Becky also presented information about the importance of winter crops, particularly winter barley to improve the water quality conditions and possibly providing viable economic profit to about 100 attendees at the Social Science Night at the Minnesota Science Museum in the summer 2017.
During the “largest Minnesota Get together”, Minnesota State Fair each year, Becky conducted outreach at the Forever Green Initiative stand where she interacted with over 300 people in 2017 and 2018 about winter crops, and the research efforts and preliminary findings of this project about the nitrate retention and biomass that winter barley provided as a winter cash/cover crop.
Through our farmer-advisory panel discussions, we shared our common interests for winter barley and the winter barley-soybean double cropping systems, and we each discussed some issues that we believed were the most important to this project. These sharing and discussion meetings are very important for me and all the collaborators, especially our farmer collaborator, Mr. Joe Bragger. Participating in a research project, and finding out the results and discuss challenges and change-of-plans for our project are not just valuable for academic personnel involved in this project, but to the practitioner community as well. Many of our collective and individual comments and views about diversifying the current soybean production systems through planting winter barley are summarized, and I plan to share these at more growers-focused, and non-growers focused stakeholders meetings, possibly with end-users for the winter barley product, maltsters and brewers included.
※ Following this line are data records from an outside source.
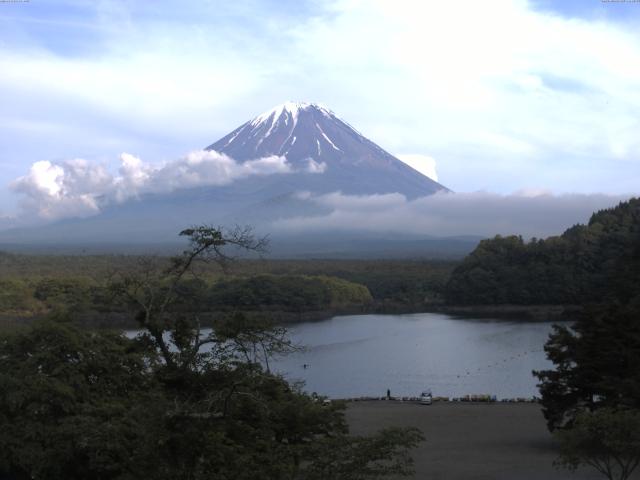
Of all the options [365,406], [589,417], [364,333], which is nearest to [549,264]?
[364,333]

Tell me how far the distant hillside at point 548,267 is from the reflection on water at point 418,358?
9.10 m

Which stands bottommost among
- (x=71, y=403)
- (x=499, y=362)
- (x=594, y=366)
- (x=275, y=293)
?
(x=499, y=362)

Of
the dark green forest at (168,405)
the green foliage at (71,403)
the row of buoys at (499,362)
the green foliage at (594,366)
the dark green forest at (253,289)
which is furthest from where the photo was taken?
the dark green forest at (253,289)

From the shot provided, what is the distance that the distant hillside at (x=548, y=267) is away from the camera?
50.9 meters

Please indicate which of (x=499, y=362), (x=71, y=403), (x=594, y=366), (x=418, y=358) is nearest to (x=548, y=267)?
(x=418, y=358)

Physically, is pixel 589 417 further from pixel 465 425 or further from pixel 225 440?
pixel 465 425

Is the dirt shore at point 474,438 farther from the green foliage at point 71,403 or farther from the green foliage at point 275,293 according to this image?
the green foliage at point 275,293

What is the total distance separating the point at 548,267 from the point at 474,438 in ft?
132

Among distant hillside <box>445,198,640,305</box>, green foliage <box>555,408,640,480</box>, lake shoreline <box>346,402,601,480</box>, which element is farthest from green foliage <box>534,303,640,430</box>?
distant hillside <box>445,198,640,305</box>

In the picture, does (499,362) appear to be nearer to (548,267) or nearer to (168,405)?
(168,405)

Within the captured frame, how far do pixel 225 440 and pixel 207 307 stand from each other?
128ft

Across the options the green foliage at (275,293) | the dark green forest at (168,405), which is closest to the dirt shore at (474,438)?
the dark green forest at (168,405)

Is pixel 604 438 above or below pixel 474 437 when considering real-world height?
above

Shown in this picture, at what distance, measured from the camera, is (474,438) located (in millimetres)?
14688
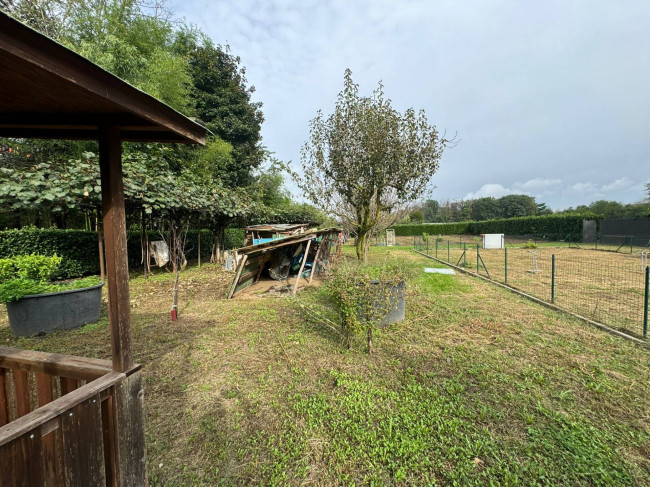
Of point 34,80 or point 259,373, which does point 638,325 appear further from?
point 34,80

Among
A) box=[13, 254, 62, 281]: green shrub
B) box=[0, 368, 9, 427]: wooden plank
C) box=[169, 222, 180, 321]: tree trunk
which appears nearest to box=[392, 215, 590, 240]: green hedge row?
box=[169, 222, 180, 321]: tree trunk

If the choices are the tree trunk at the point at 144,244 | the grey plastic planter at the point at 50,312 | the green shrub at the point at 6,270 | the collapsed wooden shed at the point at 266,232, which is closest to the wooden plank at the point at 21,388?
the grey plastic planter at the point at 50,312

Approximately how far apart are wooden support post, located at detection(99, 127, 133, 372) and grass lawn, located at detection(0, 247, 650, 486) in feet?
3.55

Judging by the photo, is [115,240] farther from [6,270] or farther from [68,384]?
[6,270]

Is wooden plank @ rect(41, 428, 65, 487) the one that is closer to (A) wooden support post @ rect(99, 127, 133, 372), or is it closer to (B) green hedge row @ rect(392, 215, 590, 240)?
(A) wooden support post @ rect(99, 127, 133, 372)

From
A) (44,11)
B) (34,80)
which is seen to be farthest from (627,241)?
A: (44,11)

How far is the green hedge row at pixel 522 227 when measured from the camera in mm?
25938

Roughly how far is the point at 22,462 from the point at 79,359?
2.08 feet

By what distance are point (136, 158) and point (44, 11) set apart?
6638mm

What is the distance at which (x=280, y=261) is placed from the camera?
8773 millimetres

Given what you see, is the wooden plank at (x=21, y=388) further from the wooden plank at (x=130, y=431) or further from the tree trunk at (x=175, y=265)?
the tree trunk at (x=175, y=265)

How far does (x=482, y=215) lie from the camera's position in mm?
67625

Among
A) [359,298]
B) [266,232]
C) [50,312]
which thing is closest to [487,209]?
[266,232]

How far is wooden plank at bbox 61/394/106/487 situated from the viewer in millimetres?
1345
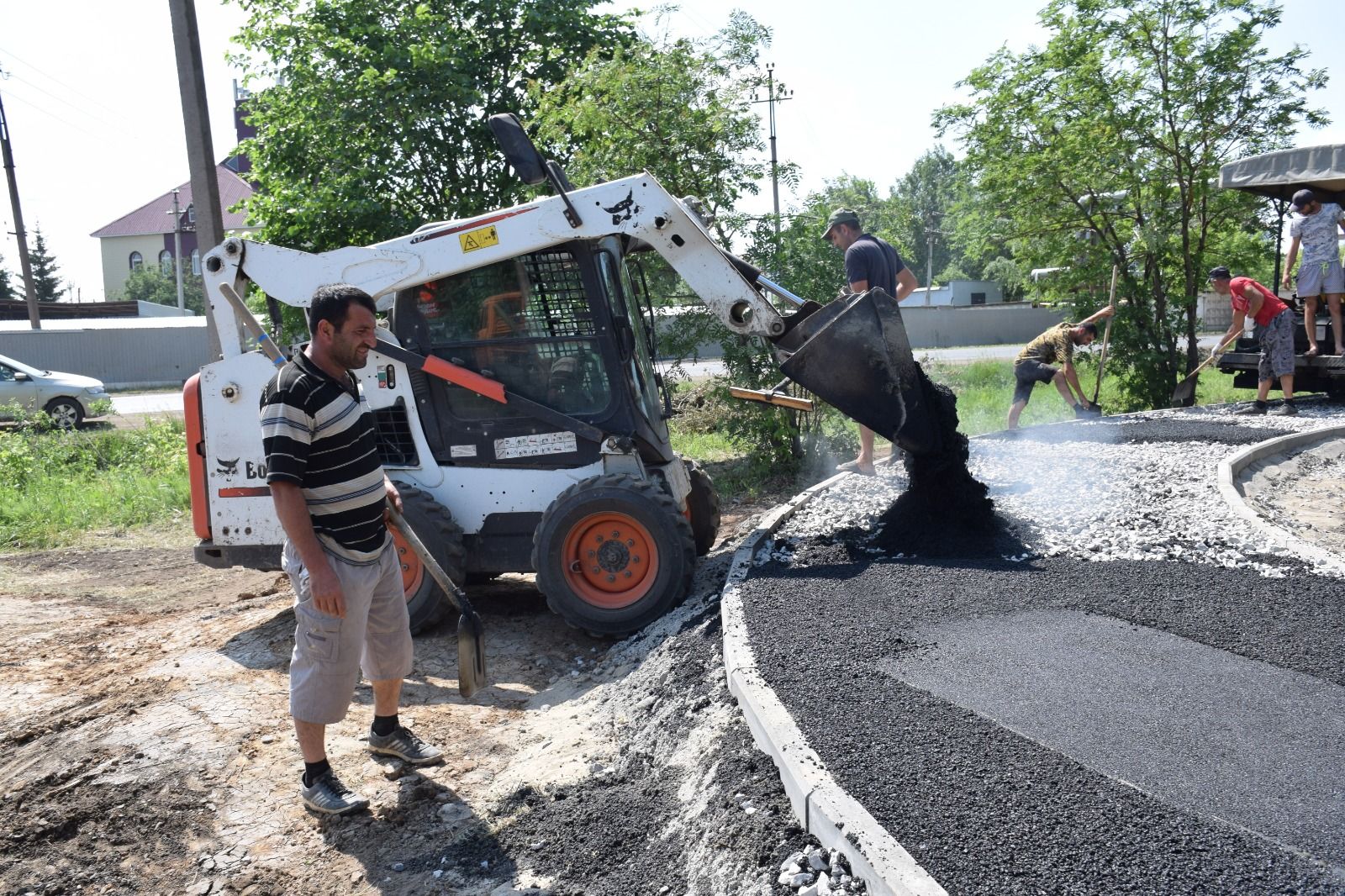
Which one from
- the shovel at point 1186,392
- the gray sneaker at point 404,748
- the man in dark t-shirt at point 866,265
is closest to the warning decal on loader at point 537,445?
the gray sneaker at point 404,748

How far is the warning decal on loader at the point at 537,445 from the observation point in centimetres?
654

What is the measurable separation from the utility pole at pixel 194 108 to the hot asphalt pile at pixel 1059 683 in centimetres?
761

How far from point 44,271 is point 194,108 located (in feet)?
210

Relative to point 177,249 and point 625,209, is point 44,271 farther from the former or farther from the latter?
point 625,209

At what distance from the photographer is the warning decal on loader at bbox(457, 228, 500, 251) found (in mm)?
6352

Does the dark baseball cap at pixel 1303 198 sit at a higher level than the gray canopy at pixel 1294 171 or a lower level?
lower

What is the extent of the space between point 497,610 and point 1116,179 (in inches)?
428

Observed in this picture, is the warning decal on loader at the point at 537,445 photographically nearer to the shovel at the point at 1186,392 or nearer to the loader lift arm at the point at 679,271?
the loader lift arm at the point at 679,271

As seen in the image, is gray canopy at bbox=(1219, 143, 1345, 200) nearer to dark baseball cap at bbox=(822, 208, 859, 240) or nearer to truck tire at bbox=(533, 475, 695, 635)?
dark baseball cap at bbox=(822, 208, 859, 240)

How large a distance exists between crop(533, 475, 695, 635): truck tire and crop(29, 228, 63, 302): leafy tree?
6807 cm

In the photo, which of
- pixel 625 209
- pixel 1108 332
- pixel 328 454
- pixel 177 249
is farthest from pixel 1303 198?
pixel 177 249

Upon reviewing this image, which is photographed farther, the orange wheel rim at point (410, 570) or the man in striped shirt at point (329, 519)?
the orange wheel rim at point (410, 570)

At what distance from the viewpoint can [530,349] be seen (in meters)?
6.55

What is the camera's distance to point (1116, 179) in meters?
14.3
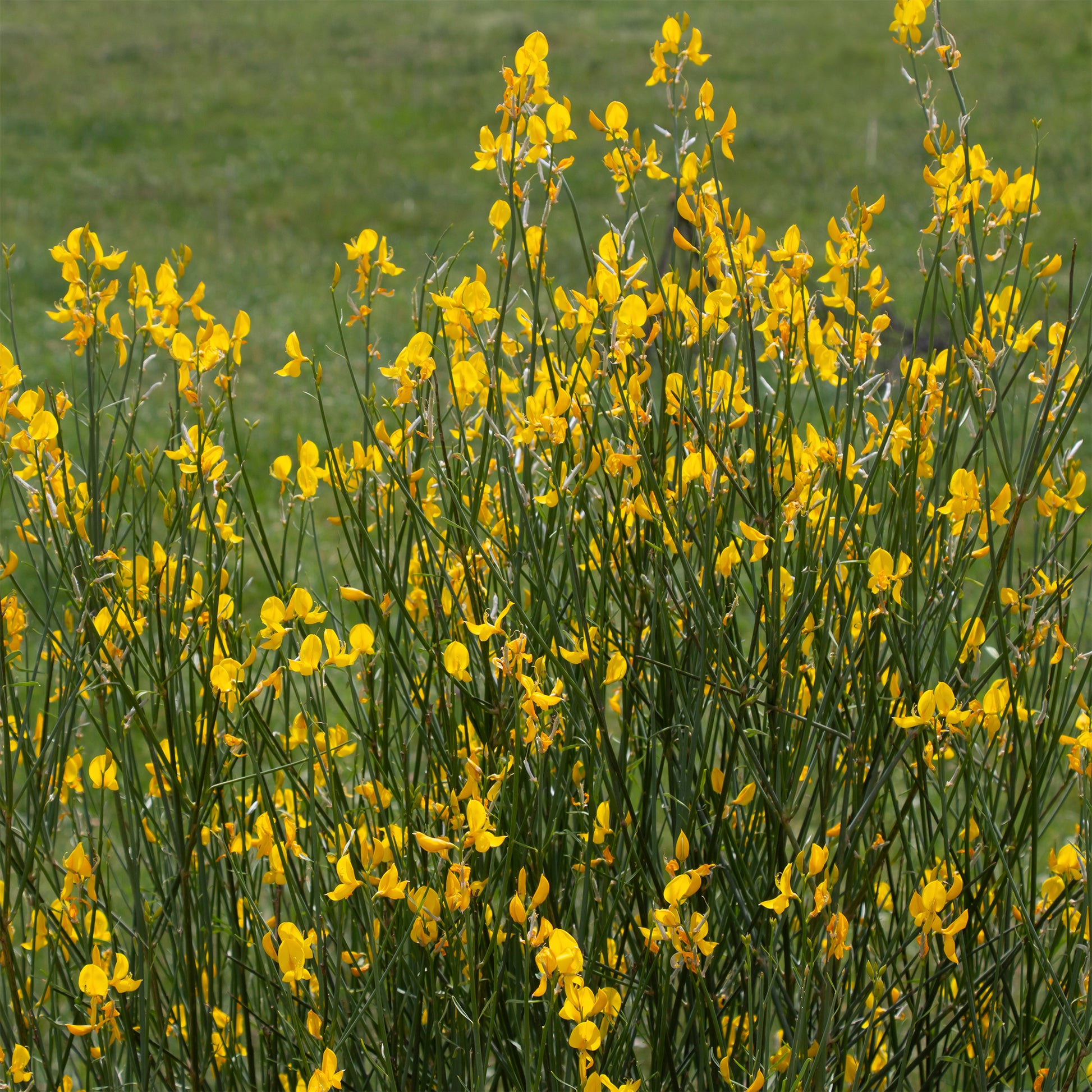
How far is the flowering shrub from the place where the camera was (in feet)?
3.80

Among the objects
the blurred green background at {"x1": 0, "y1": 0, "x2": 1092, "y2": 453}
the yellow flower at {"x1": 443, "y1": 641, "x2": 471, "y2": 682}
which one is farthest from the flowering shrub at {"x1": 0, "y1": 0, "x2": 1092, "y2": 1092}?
the blurred green background at {"x1": 0, "y1": 0, "x2": 1092, "y2": 453}

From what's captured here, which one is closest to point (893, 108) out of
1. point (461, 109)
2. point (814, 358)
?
point (461, 109)

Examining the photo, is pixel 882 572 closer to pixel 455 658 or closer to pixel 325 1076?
pixel 455 658

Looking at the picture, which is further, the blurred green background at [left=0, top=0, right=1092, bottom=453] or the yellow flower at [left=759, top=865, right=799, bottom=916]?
the blurred green background at [left=0, top=0, right=1092, bottom=453]

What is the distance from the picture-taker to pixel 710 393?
1256 millimetres

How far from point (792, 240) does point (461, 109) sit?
13145mm

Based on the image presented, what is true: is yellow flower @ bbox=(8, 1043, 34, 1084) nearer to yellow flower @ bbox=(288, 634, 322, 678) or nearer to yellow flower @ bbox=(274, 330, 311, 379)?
yellow flower @ bbox=(288, 634, 322, 678)

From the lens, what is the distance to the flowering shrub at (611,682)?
116 centimetres

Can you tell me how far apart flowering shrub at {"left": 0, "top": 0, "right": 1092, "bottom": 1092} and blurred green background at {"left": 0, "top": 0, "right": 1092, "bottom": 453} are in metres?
4.28

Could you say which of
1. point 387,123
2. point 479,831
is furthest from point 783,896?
point 387,123

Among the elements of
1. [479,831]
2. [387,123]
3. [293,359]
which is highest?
[387,123]

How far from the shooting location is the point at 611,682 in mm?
1327

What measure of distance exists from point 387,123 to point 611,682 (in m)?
13.3

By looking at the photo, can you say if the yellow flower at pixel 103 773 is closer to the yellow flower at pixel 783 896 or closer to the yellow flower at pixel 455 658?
the yellow flower at pixel 455 658
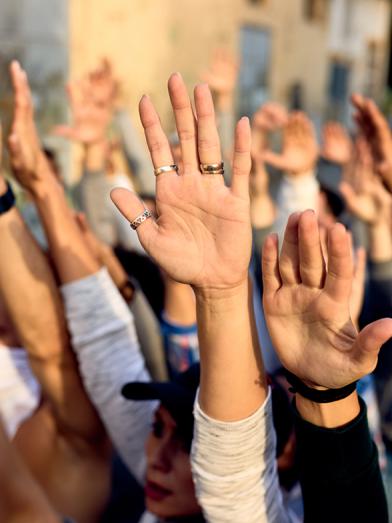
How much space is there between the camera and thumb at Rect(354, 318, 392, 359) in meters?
0.83

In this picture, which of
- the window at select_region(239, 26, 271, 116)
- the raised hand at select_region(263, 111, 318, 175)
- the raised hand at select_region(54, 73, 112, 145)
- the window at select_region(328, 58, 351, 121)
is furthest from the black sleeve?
the window at select_region(328, 58, 351, 121)

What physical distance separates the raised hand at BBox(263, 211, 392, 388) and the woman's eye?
531 millimetres

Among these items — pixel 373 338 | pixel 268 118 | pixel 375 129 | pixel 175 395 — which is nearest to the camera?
pixel 373 338

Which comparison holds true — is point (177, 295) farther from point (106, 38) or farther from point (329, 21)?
point (329, 21)

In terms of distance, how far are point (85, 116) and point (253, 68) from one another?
10.1m

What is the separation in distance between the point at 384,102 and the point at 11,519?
1638 centimetres

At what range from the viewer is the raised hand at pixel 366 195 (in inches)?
88.7

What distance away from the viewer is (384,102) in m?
15.9

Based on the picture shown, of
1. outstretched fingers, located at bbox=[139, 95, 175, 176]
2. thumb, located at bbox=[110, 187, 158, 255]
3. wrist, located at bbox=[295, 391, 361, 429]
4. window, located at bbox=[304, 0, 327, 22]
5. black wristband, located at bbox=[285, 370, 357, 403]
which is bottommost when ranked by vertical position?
wrist, located at bbox=[295, 391, 361, 429]

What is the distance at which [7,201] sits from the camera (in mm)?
1384

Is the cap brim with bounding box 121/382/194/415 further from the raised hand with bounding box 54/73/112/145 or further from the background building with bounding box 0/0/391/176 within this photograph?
the background building with bounding box 0/0/391/176

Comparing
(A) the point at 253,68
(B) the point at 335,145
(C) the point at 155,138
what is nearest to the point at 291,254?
(C) the point at 155,138

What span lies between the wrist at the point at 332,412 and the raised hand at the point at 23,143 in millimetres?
899

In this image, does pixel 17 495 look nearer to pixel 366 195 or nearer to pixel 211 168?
pixel 211 168
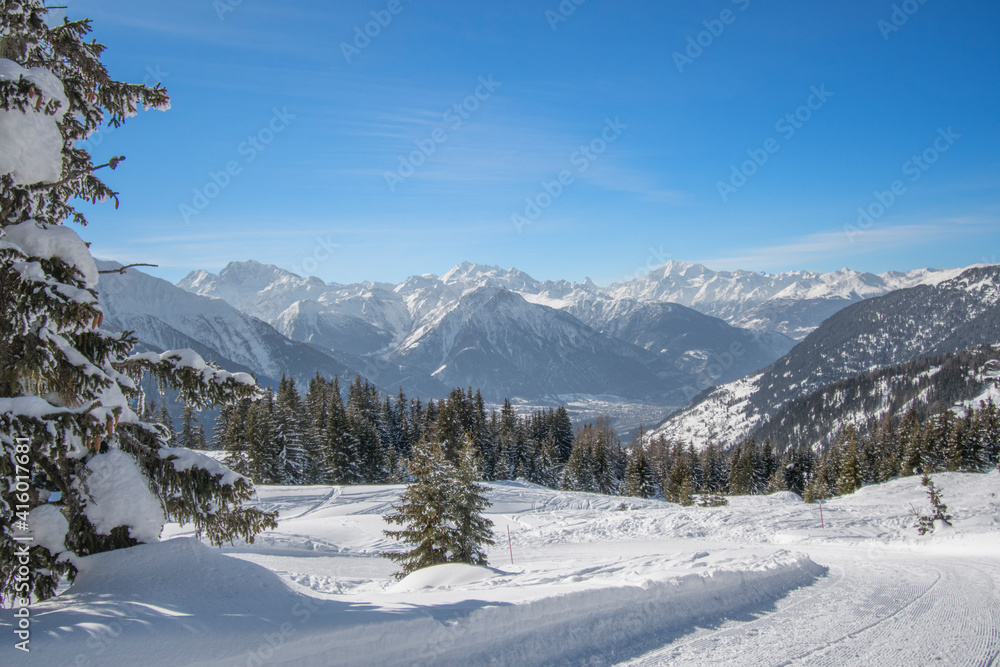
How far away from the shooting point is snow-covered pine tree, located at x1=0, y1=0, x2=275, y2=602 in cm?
524

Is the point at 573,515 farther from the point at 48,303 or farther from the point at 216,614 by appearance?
the point at 48,303

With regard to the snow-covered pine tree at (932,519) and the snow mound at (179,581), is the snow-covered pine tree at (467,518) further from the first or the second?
the snow-covered pine tree at (932,519)

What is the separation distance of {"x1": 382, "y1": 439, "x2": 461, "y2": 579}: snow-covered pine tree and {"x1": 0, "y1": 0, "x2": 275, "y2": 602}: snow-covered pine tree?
1101 centimetres

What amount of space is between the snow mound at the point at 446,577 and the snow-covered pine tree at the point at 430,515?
186 inches

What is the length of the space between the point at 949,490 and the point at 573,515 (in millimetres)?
29883

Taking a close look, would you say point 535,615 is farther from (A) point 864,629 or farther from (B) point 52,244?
(B) point 52,244

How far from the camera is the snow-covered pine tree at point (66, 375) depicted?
17.2ft

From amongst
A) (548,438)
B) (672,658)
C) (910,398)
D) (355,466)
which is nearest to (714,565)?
(672,658)

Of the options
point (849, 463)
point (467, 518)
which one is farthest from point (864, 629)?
point (849, 463)

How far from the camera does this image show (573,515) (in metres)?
37.8

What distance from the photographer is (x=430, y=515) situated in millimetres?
18391

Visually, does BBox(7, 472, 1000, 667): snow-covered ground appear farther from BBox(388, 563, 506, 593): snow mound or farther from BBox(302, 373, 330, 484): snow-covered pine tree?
BBox(302, 373, 330, 484): snow-covered pine tree

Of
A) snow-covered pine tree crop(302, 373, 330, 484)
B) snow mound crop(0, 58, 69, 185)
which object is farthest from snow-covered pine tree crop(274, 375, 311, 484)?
snow mound crop(0, 58, 69, 185)

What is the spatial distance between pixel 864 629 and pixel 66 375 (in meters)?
12.2
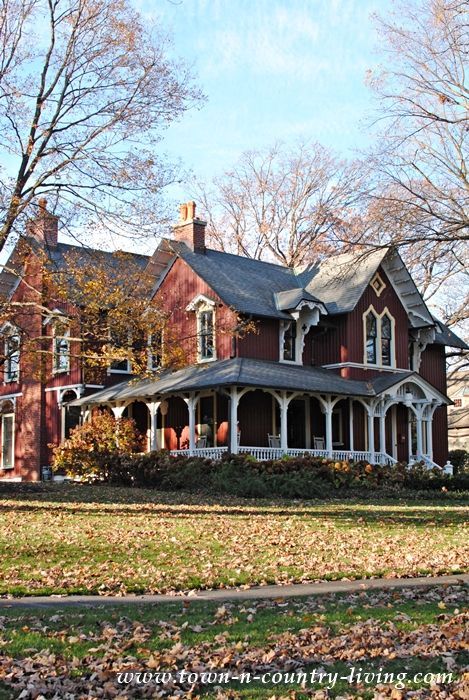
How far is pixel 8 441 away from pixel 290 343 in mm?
14629

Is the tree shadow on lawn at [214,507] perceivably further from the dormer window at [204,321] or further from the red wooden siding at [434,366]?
the red wooden siding at [434,366]

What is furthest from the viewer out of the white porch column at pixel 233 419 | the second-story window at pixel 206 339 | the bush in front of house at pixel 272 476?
the second-story window at pixel 206 339

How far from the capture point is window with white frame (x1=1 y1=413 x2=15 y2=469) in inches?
1549

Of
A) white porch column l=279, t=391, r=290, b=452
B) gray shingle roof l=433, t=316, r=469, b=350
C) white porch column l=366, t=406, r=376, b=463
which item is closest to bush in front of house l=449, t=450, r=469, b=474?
gray shingle roof l=433, t=316, r=469, b=350

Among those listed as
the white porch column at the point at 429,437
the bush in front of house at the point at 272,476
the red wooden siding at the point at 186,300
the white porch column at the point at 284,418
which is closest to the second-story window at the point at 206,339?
the red wooden siding at the point at 186,300

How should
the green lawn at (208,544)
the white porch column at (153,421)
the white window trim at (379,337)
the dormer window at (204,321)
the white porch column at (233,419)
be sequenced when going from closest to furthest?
the green lawn at (208,544) → the white porch column at (233,419) → the white porch column at (153,421) → the dormer window at (204,321) → the white window trim at (379,337)

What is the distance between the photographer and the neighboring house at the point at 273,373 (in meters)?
30.9

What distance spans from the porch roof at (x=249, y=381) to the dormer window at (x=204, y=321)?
1026mm

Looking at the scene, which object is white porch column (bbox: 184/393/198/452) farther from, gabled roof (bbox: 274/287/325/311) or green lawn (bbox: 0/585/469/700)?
green lawn (bbox: 0/585/469/700)

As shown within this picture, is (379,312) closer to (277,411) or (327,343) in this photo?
(327,343)

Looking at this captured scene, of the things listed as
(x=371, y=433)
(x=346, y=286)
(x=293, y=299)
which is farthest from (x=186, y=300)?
(x=371, y=433)

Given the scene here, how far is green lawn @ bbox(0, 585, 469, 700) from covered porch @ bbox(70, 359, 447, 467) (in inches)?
750

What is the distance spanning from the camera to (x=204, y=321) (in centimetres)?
3316

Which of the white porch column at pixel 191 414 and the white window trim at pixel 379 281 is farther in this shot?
the white window trim at pixel 379 281
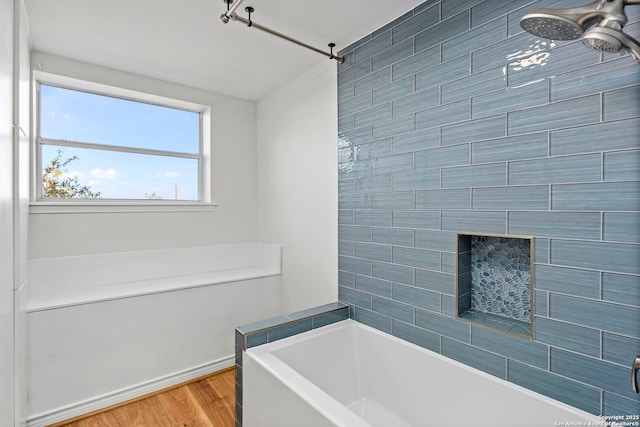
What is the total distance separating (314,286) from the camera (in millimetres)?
2695

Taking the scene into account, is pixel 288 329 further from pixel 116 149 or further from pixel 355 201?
pixel 116 149

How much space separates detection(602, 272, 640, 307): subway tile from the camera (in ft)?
3.86

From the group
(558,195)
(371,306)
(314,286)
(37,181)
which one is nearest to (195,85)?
(37,181)

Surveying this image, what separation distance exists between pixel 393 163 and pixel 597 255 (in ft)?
3.59

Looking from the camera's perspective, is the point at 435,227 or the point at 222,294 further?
the point at 222,294

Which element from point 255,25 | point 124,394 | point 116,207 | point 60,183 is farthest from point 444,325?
point 60,183

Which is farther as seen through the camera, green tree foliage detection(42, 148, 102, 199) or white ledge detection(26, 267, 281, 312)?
green tree foliage detection(42, 148, 102, 199)

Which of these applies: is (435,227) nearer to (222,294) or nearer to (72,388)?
(222,294)

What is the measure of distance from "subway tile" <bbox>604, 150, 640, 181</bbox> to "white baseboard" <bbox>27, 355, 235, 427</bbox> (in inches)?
111

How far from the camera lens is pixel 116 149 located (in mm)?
2787

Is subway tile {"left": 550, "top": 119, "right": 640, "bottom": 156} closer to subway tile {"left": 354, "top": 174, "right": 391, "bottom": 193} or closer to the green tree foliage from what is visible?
subway tile {"left": 354, "top": 174, "right": 391, "bottom": 193}

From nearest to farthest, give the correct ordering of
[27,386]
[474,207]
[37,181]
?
[474,207] → [27,386] → [37,181]

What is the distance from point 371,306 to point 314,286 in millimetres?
646

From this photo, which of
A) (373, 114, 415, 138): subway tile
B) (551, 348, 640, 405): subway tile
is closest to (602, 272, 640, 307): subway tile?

Because winter barley is a new crop to the Upper Midwest, the preliminary findings about the agroecosystems services and potential economic benefits of winter barley from this project will be introduced to growers, and a potential outcome will be farmer interviews and surveys that may take place for us to gain an exchange of information between us and the practitioners about growing winter barley.
We developed a lot of understandings from the first year of the project about growing winter barley, which is a relatively new crop in the Upper Midwest. I think our winter barley project team has become more adaptable and quicker to respond to changes for the research trial due to different weather conditions, soil conditions at the sites we chose for the study. These challenges actually made us more prepared and aware of how to sustainably view and carry our activities in our project. For example, we observed poor overwinter survival of winter barley at two sites, but these findings did not stop us from thinking that the winter barley did not scavenging the residual soil-nitrate, and instead, we pursued contingency plans and found similar results in winter wheat when it was planted and had higher survival ratings than the winter barley.
I think the challenges we faced and trial-and-errors lessons which all became very valuable for us provided a lot of experiences for us to continue to conduct research and understand that sustainable agriculture is not an easy topic of agriculture to attempt or pursue, but there are indeed environmental and economic benefits of sustainable agriculture practices. These sustainable agriculture changes may not at first appear as immediate economic and/or environmental benefits, but we did see the results of harvesting two crops, and found much lower soil-nitrate level for the winter barley-soybean double cropping system than the two soybean monocropping treatments. The positive awareness and impacts of sustainable agriculture I gained from this project are invaluable to us and will help us to continue to work on this trial and make a positive inspiration to me beyond this experiment to other research projects.